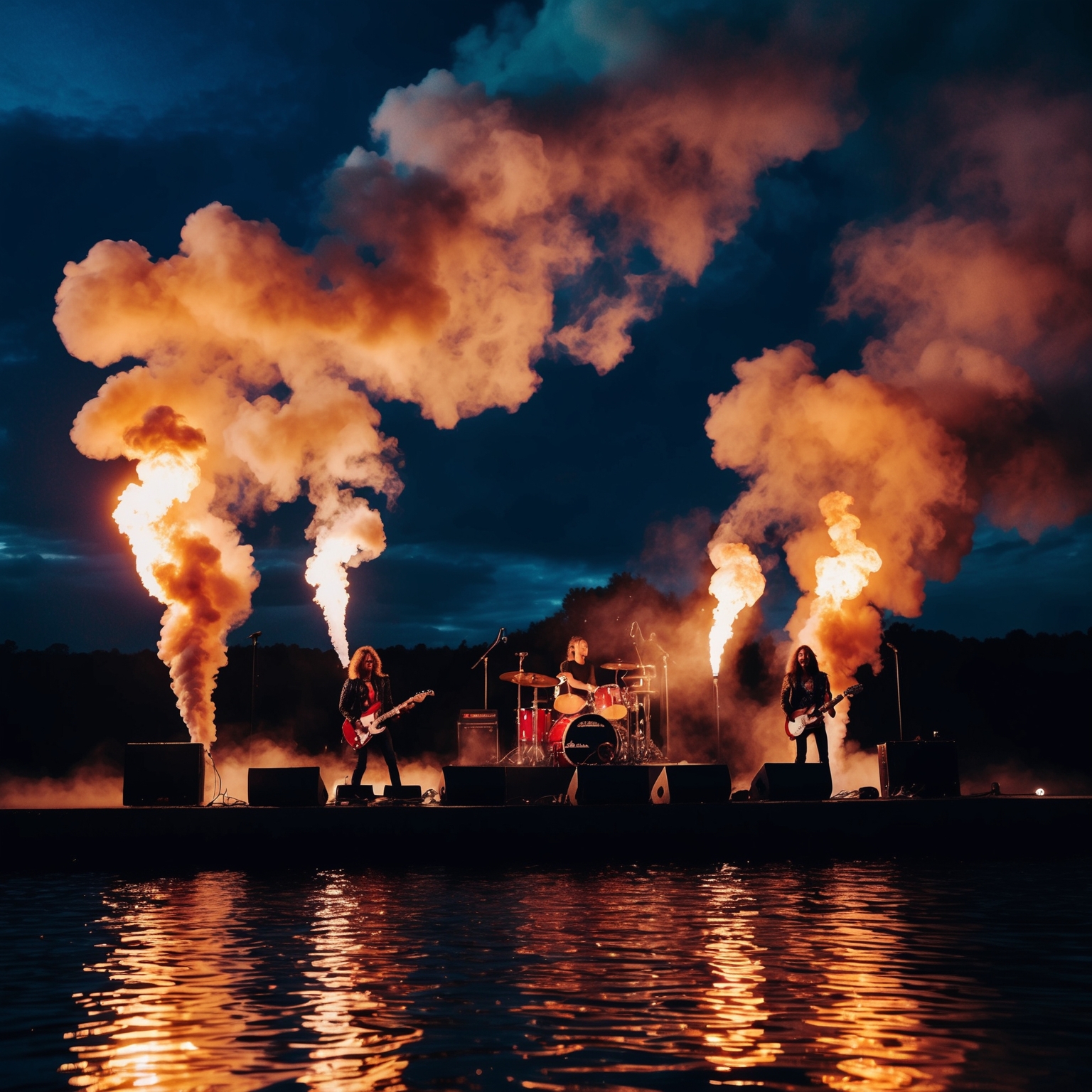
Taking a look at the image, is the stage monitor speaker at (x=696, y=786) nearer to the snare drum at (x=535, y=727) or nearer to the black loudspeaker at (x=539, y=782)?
the black loudspeaker at (x=539, y=782)

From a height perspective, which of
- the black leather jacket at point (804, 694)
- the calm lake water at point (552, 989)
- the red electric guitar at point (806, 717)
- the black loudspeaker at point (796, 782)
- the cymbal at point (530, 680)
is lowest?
the calm lake water at point (552, 989)

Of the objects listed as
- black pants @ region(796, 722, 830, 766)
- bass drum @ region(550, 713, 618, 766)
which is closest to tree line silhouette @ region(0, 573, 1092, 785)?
bass drum @ region(550, 713, 618, 766)

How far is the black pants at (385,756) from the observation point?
15711mm

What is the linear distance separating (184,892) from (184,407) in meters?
10.8

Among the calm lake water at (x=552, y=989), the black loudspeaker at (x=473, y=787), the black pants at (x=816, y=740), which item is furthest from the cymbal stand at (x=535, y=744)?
the calm lake water at (x=552, y=989)

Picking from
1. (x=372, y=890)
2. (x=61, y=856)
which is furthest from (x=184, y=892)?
(x=61, y=856)

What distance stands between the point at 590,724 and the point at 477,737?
300 cm

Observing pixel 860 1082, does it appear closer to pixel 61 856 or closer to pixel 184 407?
pixel 61 856

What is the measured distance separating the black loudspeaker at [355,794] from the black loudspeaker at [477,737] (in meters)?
4.05

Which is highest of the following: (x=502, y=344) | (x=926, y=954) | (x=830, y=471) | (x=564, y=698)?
(x=502, y=344)

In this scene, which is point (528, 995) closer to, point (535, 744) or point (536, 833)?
point (536, 833)

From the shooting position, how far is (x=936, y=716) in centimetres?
4116

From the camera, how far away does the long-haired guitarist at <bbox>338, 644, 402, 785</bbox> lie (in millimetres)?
16078

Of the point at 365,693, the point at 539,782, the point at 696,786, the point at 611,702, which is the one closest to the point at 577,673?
the point at 611,702
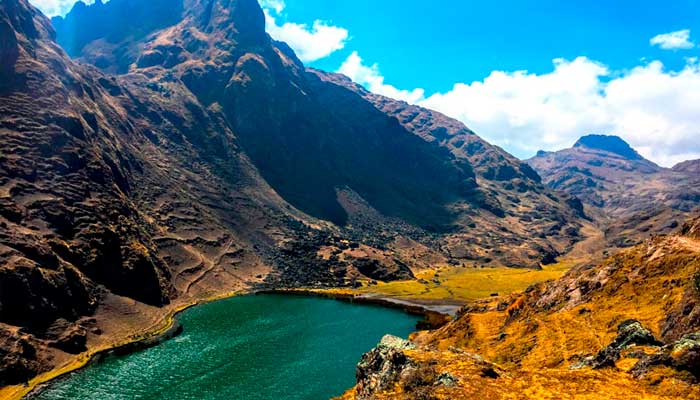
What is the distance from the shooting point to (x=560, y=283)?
→ 93.7 metres

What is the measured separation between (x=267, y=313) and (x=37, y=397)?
327 ft

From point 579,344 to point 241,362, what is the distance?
9615 cm

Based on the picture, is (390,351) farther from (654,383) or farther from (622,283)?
(622,283)

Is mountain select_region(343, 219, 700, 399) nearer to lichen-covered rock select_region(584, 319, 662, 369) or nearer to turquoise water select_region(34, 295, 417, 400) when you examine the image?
lichen-covered rock select_region(584, 319, 662, 369)

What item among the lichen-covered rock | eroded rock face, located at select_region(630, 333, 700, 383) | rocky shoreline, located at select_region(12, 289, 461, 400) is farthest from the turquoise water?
eroded rock face, located at select_region(630, 333, 700, 383)

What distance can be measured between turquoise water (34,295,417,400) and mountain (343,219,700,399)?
33875 millimetres

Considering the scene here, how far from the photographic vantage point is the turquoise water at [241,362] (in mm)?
104062

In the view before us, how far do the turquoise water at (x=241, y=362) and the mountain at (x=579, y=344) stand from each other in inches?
1334

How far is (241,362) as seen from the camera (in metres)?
126

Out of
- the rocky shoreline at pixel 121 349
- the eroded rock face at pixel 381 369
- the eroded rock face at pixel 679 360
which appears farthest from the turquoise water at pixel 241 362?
the eroded rock face at pixel 679 360

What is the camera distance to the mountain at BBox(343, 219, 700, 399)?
3153 cm

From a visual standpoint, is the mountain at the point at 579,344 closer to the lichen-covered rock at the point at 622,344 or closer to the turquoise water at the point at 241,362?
the lichen-covered rock at the point at 622,344

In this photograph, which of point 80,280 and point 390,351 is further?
point 80,280

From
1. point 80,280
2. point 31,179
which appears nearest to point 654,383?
point 80,280
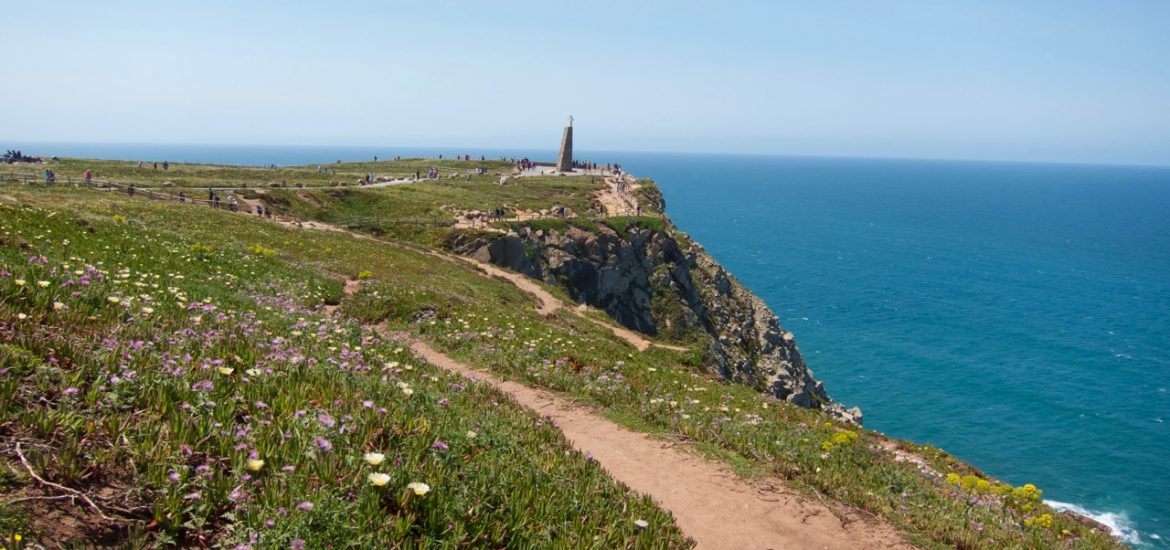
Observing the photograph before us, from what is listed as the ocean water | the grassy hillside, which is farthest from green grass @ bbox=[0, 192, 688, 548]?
the ocean water

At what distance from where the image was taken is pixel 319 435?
589 cm

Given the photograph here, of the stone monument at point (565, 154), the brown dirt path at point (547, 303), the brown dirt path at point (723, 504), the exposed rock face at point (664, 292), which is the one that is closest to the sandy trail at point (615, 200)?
the exposed rock face at point (664, 292)

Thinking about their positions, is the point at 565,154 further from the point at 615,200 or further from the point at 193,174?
the point at 193,174

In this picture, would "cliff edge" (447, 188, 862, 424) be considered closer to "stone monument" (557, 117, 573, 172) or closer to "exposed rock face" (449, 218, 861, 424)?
"exposed rock face" (449, 218, 861, 424)

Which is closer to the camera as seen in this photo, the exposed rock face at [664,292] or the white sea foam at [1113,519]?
the white sea foam at [1113,519]

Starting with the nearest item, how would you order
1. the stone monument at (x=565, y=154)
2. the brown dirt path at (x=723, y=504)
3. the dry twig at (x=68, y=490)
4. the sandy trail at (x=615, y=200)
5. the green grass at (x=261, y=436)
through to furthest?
1. the dry twig at (x=68, y=490)
2. the green grass at (x=261, y=436)
3. the brown dirt path at (x=723, y=504)
4. the sandy trail at (x=615, y=200)
5. the stone monument at (x=565, y=154)

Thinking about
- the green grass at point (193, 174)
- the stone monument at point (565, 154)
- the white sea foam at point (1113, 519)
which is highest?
the stone monument at point (565, 154)

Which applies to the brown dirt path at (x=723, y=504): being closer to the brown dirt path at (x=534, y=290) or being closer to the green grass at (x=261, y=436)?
the green grass at (x=261, y=436)

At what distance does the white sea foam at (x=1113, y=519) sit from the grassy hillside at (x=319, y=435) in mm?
27457

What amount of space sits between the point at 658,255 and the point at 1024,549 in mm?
49697

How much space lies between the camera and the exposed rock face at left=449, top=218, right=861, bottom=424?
47.9 m

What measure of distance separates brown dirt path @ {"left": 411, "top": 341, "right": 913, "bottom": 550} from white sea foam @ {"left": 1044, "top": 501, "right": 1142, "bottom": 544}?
115 ft

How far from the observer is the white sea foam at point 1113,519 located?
34719mm

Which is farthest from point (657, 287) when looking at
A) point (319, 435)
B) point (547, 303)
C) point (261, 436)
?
point (261, 436)
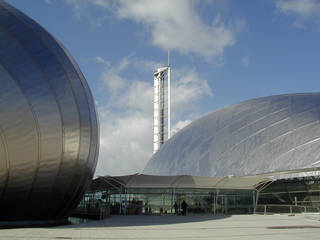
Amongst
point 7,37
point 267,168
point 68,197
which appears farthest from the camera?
point 267,168

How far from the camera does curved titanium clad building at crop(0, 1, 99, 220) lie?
13.3 meters

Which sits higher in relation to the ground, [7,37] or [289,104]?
[289,104]

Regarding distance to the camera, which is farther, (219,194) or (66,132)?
(219,194)

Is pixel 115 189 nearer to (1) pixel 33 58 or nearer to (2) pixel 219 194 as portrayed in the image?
(2) pixel 219 194

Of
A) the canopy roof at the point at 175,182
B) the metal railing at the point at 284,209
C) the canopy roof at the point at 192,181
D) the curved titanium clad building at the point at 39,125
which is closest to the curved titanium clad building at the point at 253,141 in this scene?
the canopy roof at the point at 192,181

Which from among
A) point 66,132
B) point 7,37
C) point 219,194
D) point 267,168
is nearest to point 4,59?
point 7,37

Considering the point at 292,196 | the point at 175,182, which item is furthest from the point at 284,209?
the point at 175,182

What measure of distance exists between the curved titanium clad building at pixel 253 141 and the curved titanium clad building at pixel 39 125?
68.7 ft

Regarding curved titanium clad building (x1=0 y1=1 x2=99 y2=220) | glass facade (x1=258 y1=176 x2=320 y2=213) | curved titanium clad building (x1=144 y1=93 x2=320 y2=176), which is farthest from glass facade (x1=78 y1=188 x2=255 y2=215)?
curved titanium clad building (x1=0 y1=1 x2=99 y2=220)

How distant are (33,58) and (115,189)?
16.6 metres

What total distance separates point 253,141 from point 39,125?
2603cm

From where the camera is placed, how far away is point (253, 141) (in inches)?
1414

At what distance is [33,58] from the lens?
1471 cm

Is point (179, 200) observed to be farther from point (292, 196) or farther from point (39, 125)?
point (39, 125)
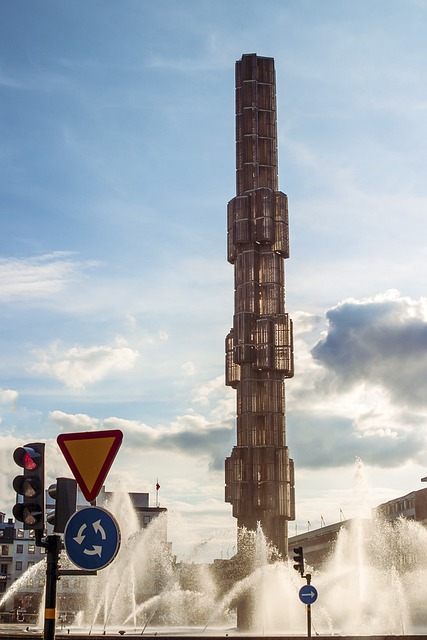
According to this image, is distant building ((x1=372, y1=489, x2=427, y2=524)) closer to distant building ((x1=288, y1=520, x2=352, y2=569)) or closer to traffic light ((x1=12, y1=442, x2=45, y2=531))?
distant building ((x1=288, y1=520, x2=352, y2=569))

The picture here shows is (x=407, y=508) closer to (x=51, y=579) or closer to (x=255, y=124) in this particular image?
(x=255, y=124)

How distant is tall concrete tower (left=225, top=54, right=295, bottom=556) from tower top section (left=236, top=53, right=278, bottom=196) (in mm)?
104

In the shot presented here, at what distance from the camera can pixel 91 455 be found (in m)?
8.68

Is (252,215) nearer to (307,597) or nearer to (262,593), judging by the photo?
(262,593)

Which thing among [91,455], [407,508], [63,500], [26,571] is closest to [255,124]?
[407,508]

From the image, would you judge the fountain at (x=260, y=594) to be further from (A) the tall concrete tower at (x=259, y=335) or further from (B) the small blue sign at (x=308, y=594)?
(B) the small blue sign at (x=308, y=594)

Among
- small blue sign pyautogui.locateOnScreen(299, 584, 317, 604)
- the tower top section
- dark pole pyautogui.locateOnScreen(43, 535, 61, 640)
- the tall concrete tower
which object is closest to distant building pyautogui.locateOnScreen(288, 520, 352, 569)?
the tall concrete tower

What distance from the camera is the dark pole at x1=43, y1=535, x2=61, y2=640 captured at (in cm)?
A: 970

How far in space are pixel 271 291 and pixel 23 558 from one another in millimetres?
60162

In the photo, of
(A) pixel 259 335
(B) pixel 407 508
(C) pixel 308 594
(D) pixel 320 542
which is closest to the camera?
(C) pixel 308 594

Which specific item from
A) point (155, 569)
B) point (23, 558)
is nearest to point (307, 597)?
point (155, 569)

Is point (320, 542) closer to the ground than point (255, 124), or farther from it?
closer to the ground

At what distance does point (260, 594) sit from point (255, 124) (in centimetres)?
4679

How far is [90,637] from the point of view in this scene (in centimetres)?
4338
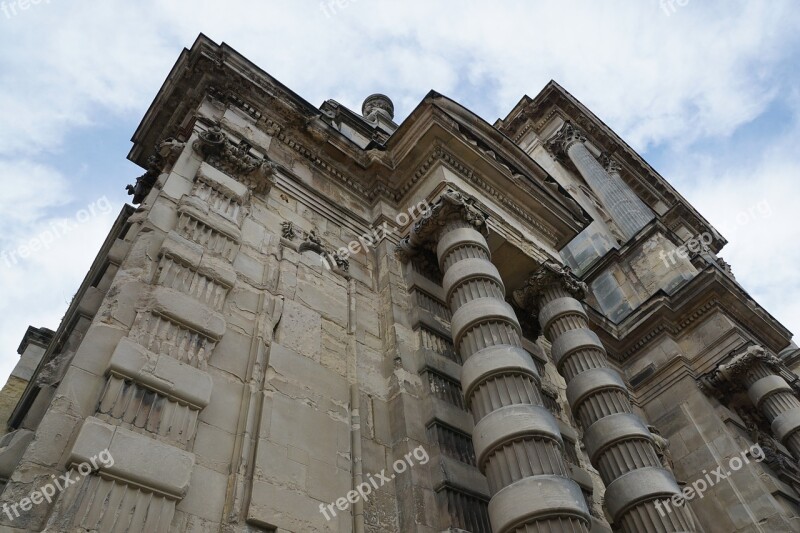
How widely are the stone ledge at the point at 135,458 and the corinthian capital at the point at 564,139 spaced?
95.8 ft

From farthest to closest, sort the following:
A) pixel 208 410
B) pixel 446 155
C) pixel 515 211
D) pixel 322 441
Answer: pixel 515 211 → pixel 446 155 → pixel 322 441 → pixel 208 410

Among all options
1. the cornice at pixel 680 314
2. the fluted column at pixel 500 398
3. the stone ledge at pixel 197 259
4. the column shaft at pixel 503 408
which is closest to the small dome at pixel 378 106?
the cornice at pixel 680 314

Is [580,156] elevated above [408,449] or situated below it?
above

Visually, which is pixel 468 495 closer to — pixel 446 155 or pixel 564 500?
pixel 564 500

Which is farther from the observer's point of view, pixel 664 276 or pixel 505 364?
pixel 664 276

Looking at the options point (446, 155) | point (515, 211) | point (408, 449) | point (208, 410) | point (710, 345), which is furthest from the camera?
point (710, 345)

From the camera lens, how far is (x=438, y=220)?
35.2 ft

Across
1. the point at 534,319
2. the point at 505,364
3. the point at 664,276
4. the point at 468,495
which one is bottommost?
the point at 468,495

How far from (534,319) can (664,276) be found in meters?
9.11

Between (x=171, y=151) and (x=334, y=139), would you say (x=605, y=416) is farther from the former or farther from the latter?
(x=171, y=151)

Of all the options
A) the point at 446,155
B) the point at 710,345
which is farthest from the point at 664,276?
the point at 446,155

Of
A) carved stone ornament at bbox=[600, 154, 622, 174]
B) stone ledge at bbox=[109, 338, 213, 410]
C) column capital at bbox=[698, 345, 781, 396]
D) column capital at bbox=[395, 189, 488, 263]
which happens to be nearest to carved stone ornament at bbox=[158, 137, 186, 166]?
column capital at bbox=[395, 189, 488, 263]

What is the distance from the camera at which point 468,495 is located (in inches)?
289

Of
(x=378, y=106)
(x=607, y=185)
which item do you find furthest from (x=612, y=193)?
(x=378, y=106)
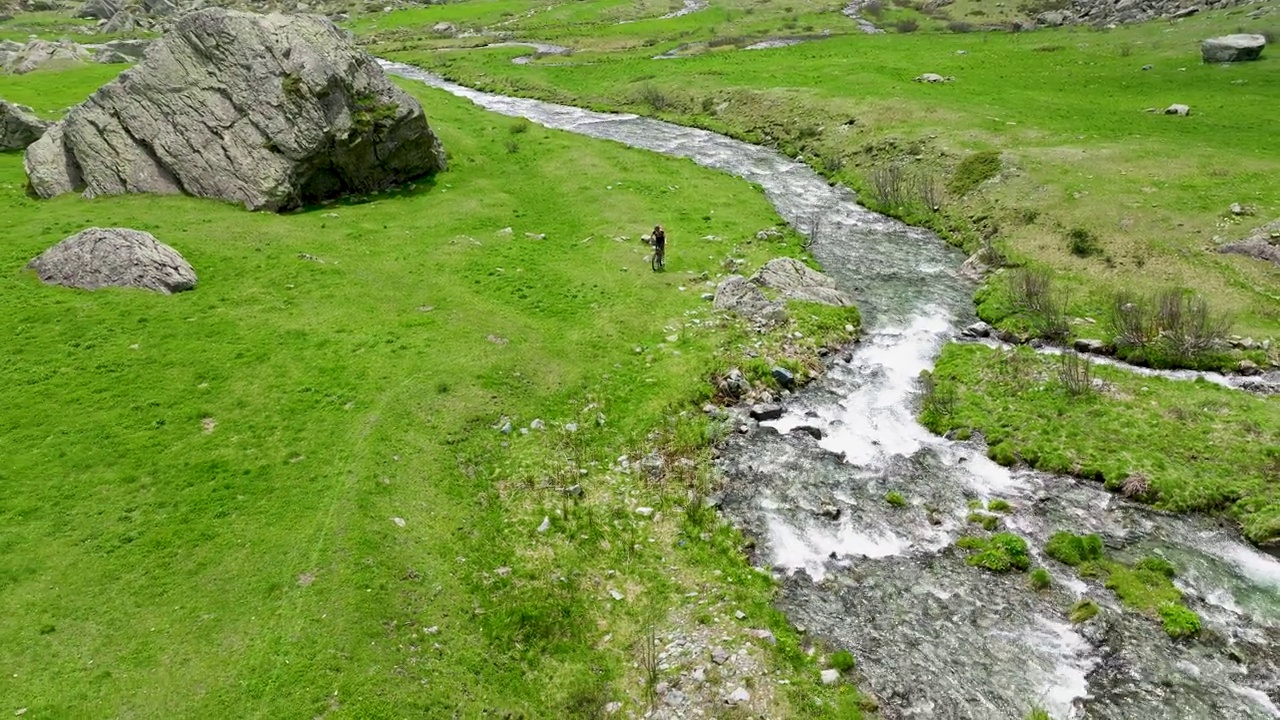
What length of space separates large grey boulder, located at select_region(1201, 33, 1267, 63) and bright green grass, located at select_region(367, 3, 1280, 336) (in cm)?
197

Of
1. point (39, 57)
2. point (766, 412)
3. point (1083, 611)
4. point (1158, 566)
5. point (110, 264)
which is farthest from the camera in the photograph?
point (39, 57)

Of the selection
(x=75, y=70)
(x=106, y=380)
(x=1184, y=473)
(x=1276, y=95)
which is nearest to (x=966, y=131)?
(x=1276, y=95)

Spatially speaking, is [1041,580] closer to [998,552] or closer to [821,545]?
[998,552]

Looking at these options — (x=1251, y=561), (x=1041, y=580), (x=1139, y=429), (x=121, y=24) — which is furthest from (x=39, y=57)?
(x=1251, y=561)

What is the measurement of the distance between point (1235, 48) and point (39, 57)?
5334 inches

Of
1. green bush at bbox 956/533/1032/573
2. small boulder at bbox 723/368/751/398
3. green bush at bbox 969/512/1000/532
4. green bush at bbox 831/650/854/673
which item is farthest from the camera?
small boulder at bbox 723/368/751/398

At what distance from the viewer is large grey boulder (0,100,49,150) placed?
52.1 metres

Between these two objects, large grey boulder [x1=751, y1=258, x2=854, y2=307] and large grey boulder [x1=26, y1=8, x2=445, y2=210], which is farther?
large grey boulder [x1=26, y1=8, x2=445, y2=210]

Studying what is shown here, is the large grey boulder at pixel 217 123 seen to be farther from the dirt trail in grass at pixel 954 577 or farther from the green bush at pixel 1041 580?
the green bush at pixel 1041 580

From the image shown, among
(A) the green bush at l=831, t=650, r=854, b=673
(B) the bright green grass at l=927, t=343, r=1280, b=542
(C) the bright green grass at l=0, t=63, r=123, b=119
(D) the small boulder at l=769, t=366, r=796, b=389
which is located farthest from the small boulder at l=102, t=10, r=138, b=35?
(A) the green bush at l=831, t=650, r=854, b=673

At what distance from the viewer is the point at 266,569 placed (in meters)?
20.7

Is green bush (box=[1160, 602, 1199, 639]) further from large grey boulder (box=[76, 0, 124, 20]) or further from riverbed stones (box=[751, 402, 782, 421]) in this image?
large grey boulder (box=[76, 0, 124, 20])

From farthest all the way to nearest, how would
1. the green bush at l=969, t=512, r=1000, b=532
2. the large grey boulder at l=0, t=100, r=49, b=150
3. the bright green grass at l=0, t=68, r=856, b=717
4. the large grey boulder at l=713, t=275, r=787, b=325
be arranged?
the large grey boulder at l=0, t=100, r=49, b=150 < the large grey boulder at l=713, t=275, r=787, b=325 < the green bush at l=969, t=512, r=1000, b=532 < the bright green grass at l=0, t=68, r=856, b=717

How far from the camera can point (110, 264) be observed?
34156mm
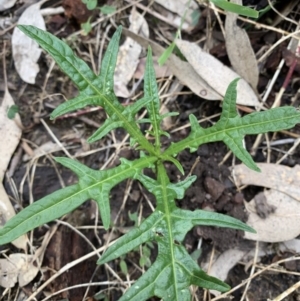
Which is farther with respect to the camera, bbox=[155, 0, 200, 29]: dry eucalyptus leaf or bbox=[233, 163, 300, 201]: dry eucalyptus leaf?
bbox=[155, 0, 200, 29]: dry eucalyptus leaf

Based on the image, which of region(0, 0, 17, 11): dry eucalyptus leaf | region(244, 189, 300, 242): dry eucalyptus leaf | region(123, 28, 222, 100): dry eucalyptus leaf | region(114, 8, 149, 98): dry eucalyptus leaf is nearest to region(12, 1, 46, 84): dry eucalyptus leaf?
region(0, 0, 17, 11): dry eucalyptus leaf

● **Job**: Starting at the line containing "How far from the camera can", write out each line through the last one in the listing above, inclusive, and nothing else. Pictures are excluded from the copy.

● **Task result**:
How far from the camera can point (110, 264) be observed?
34156mm
Which is farther with respect to the camera, bbox=[155, 0, 200, 29]: dry eucalyptus leaf or bbox=[233, 163, 300, 201]: dry eucalyptus leaf?
bbox=[155, 0, 200, 29]: dry eucalyptus leaf

Based on the image, which of region(0, 0, 17, 11): dry eucalyptus leaf | region(244, 189, 300, 242): dry eucalyptus leaf | region(123, 28, 222, 100): dry eucalyptus leaf | region(114, 8, 149, 98): dry eucalyptus leaf is nearest to region(12, 1, 46, 84): dry eucalyptus leaf?
region(0, 0, 17, 11): dry eucalyptus leaf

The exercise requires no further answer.